Yönergeler:
#1 Metne göre Hazarlarda orduyu kumanda eden ve savaşlara giden kimdir?
#2 Metnin "Plano Carpini ve" ifadesiyle başlayıp "(Donuk, 2013: 31)." ifadesiyle biten kısmını hiçbir değişiklik yapmadan yazınız.

Hazarlara ilişkin ise İbni Fadlan eserinde, ülkenin yöneticisi hakkında şu tespitleri yapmıştır:

“Hazarların hükümdarına Hakan denir. Sadece dört ayda bir gezinti maksadıyla sarayından çıkar. Buna büyük Hakan denir. Vekiline ise Hakan Bey denir. Orduyu kumanda eden, ülkenin işlerini bakan, halk ile temasta olan, savaşlara giden Hakan Bey'dir. Etrafındaki hükümdarlar ona boyun eğerler. Her gün Büyük Hakan'ın huzuruna edep ve sükûnet içinde çıkar, izahat verir. Yanına girerken yalın ayaktır, elinde bir odun tutar. Hakana selam verince bu odunu önünde yakar. Yaktıktan sonra Büyük Hakan’ın sağ tarafına tahtın üzerine oturur. Hakan Bey'in Kündür Hakan denen bir naibi (vekili), Kündür Hakan’ın da Haz Çavuşudenen bir vekili vardır.” (Şeşen, 2010: 45).

Plano Carpini ve Marco Polo, Türk kadının ahlaki temizliğini övmektedir. İbni Battuta ise, erkeklerin kadınlara olan saygısının kendisini şaşırttığını belirterek Türkler arasında kadınların erkeklerden daha üstün sayıldığını vurgulamıştır (Donuk, 2013: 29).

Çinli seyyah Hsüan-Tsang, Göktürklerin yaşadığı yerlerde geyiklerin çok olduğunu belirterek geyiklerin insanlara alışkın olduğunu ve insanlardan kaçmadığını anlatmaktadır. Ayrıca bu hayvanları öldürenlerin Han tarafından ölümle cezalandırıldığını dile getirmiştir (Donuk, 2013: 31).

İbni Battuta Türklerin çocuklarının ismini Araplar gibi fal ile verdiğini dile getirmiştir. Rubruk ise bir çocuğun doğduğunda, onun kaderini söyletmek üzere kâhin çağrıldığını söylemektedir (Palancı, 2006: 30). Marco Polo, Tatarlarla ilgili olarak kadınların toplum hayatındaki yerine ilişkin şunları söylemektedir:

“Kadınları kocalarına sadık, iyi eş ve ev kadını oluyor. Bir evin içinde on yahut on beş kadın bir arada yaşıyor da aralarından su bile sızmıyor, en küçük bir münakaşa bile geçmiyor. Bunca kalabalık, sulh sükûn adeta kardeşlik havası içinde yaşıyor. Her bir kadının evde ayrı bir işi var. Kimi çocuk bakıyor büyütüyor, kimi yemek pişiriyor, bulaşık yıkıyor, kimi de ev işi görüyor. Erkekler birden çok kadın alabiliyorlar, dileyen yüze yakın kadınla bile evleniyor, yeter ki, onlara bakabilsin, onları geçindirebilsin.

Satırlar:
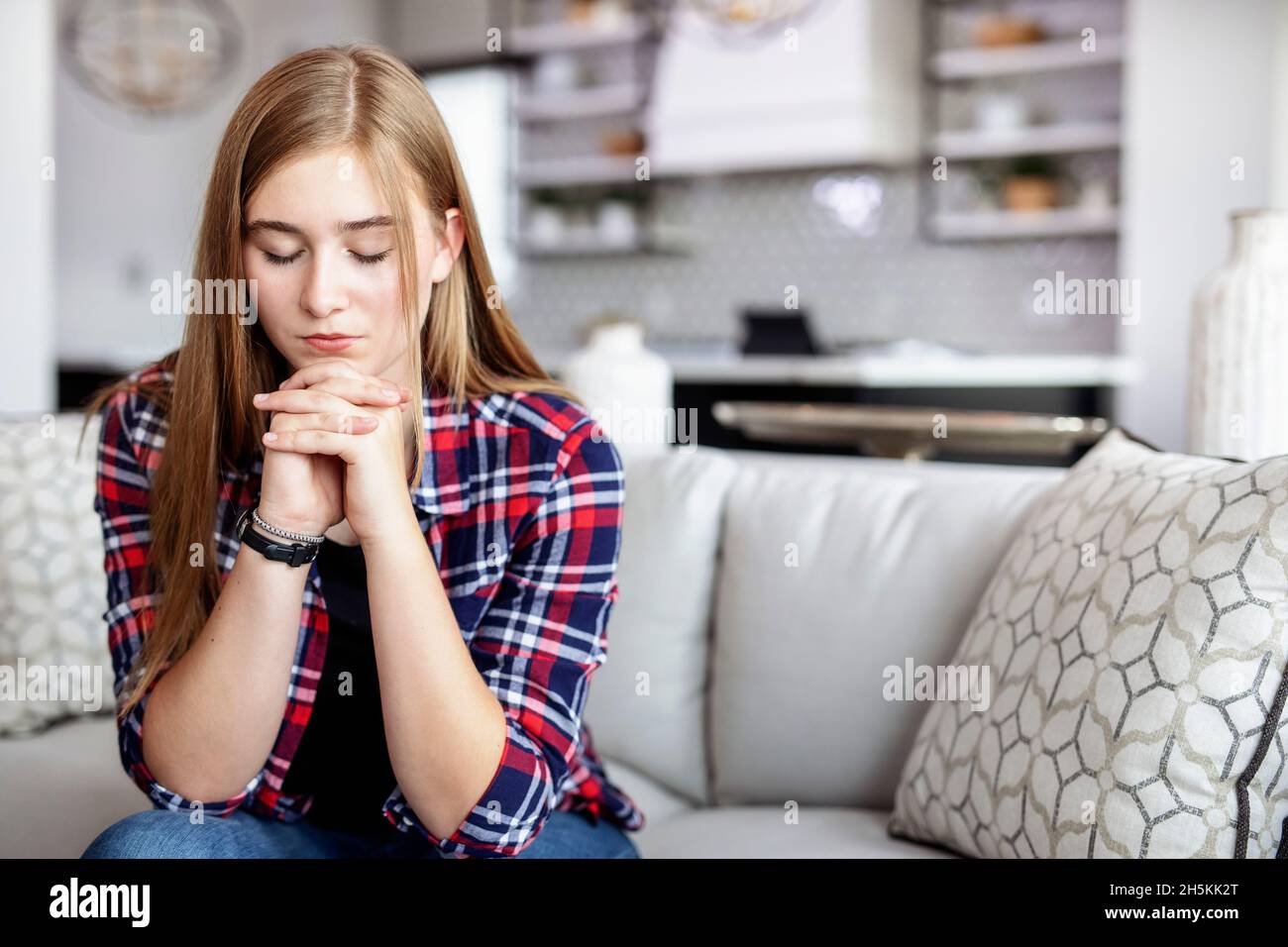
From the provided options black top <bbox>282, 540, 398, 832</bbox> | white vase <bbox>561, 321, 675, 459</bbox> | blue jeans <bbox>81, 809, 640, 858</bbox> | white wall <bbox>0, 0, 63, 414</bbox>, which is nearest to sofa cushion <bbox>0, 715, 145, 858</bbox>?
blue jeans <bbox>81, 809, 640, 858</bbox>

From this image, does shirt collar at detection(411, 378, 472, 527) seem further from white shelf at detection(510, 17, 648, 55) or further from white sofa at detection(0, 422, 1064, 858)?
white shelf at detection(510, 17, 648, 55)

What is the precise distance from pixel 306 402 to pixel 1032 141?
14.2 ft

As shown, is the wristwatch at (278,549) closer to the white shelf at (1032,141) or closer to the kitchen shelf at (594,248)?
the white shelf at (1032,141)

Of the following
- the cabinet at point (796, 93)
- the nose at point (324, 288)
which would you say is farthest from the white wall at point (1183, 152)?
the nose at point (324, 288)

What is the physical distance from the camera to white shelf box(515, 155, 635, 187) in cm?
562

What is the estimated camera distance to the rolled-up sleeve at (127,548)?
3.66 ft

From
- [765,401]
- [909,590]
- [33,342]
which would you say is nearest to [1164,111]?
[765,401]

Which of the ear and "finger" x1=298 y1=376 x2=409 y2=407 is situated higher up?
the ear

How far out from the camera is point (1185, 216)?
14.0 ft

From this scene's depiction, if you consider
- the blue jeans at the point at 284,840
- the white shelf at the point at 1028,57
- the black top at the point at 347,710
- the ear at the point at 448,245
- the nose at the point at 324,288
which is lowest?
the blue jeans at the point at 284,840

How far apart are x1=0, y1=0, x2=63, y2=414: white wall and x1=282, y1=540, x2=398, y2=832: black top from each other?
273cm
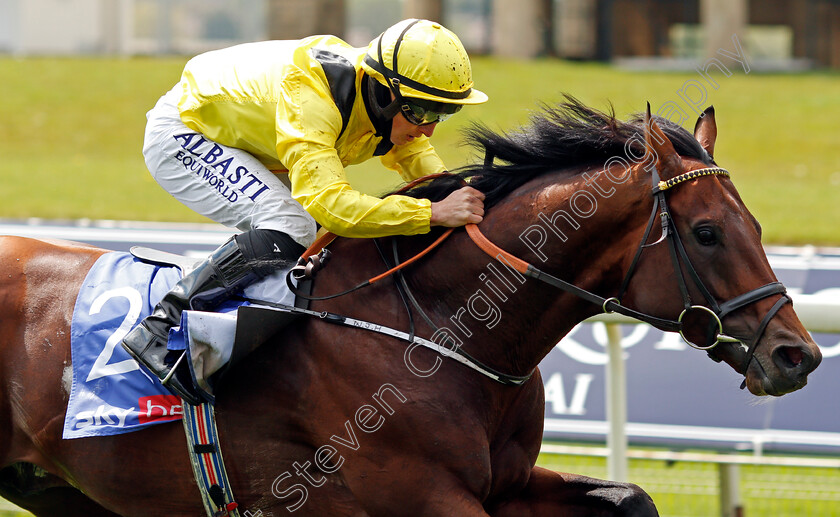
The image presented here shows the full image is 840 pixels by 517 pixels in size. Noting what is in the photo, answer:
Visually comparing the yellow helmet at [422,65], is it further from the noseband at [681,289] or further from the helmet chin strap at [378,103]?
the noseband at [681,289]

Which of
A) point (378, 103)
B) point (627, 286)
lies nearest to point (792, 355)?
point (627, 286)

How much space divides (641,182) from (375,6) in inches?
2150

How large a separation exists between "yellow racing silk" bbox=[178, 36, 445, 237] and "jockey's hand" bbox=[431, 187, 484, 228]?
0.12ft

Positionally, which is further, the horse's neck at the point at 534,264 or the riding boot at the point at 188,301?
the riding boot at the point at 188,301

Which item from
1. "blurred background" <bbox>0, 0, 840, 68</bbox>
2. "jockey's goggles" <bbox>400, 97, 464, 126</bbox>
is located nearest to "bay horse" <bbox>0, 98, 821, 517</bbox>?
"jockey's goggles" <bbox>400, 97, 464, 126</bbox>

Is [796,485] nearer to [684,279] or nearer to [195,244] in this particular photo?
[684,279]

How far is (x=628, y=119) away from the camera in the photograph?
3.07 m

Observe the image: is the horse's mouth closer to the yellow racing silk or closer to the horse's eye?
the horse's eye

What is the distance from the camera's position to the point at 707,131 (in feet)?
9.92

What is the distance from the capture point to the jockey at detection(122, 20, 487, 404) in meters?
2.96

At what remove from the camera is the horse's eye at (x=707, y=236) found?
2.71 metres

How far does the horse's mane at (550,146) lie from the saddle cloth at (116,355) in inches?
25.7

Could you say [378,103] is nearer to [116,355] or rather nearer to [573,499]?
[116,355]

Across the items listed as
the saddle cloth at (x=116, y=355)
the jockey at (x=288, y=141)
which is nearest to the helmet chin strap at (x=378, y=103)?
the jockey at (x=288, y=141)
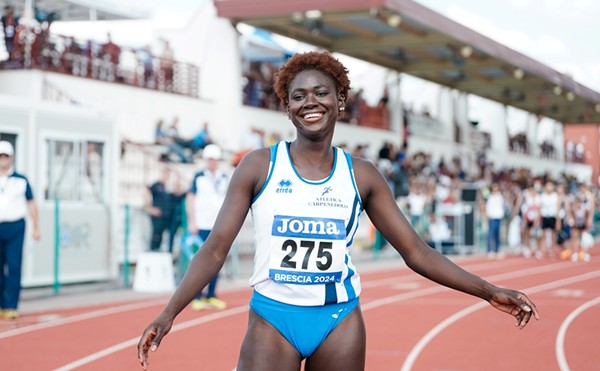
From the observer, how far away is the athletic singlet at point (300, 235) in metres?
4.02

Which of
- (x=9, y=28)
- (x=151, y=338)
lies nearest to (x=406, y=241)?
(x=151, y=338)

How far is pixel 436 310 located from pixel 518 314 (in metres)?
8.64

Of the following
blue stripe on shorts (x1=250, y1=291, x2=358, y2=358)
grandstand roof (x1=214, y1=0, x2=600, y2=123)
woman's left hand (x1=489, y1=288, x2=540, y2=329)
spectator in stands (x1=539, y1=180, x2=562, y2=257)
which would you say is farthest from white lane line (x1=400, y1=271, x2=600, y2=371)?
grandstand roof (x1=214, y1=0, x2=600, y2=123)

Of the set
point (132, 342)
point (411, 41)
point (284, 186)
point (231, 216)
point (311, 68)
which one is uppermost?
point (411, 41)

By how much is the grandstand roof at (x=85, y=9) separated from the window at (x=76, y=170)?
21.1 ft

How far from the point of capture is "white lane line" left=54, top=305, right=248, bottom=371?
8.52 m

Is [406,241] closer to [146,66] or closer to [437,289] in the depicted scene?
[437,289]

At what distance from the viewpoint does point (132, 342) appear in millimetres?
9742

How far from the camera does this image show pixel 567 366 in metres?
8.43

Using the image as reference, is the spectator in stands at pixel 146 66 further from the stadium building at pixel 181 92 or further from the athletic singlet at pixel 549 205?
the athletic singlet at pixel 549 205

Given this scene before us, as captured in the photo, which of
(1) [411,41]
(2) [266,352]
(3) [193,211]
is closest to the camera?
(2) [266,352]

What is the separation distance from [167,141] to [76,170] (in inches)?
247

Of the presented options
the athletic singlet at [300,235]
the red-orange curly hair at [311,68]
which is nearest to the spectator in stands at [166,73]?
the red-orange curly hair at [311,68]

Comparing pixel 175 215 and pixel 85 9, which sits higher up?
pixel 85 9
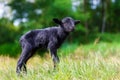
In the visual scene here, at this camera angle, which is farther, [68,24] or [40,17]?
[40,17]

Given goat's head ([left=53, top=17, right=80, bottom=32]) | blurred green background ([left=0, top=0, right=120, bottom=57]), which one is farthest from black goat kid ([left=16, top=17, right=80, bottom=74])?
blurred green background ([left=0, top=0, right=120, bottom=57])

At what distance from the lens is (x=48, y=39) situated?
6457 millimetres

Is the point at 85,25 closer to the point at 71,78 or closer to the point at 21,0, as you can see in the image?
the point at 21,0

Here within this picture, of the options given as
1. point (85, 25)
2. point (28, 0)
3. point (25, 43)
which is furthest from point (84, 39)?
point (25, 43)

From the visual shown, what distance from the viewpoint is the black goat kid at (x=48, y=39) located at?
6349 millimetres

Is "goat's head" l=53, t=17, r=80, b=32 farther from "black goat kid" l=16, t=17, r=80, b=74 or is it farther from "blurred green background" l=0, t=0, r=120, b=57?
"blurred green background" l=0, t=0, r=120, b=57

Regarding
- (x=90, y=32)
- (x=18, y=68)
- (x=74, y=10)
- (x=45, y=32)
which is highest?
(x=45, y=32)

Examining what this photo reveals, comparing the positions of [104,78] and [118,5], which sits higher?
[104,78]

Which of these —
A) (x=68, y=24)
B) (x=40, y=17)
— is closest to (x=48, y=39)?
(x=68, y=24)

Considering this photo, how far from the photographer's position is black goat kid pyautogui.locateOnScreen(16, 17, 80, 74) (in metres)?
6.35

Çözülmüş Görevler:
#1 Hakan Bey

#2
Plano Carpini ve Marco Polo, Türk kadının ahlaki temizliğini övmektedir. İbni Battuta ise, erkeklerin kadınlara olan saygısının kendisini şaşırttığını belirterek Türkler arasında kadınların erkeklerden daha üstün sayıldığını vurgulamıştır (Donuk, 2013: 29).

Çinli seyyah Hsüan-Tsang, Göktürklerin yaşadığı yerlerde geyiklerin çok olduğunu belirterek geyiklerin insanlara alışkın olduğunu ve insanlardan kaçmadığını anlatmaktadır. Ayrıca bu hayvanları öldürenlerin Han tarafından ölümle cezalandırıldığını dile getirmiştir (Donuk, 2013: 31).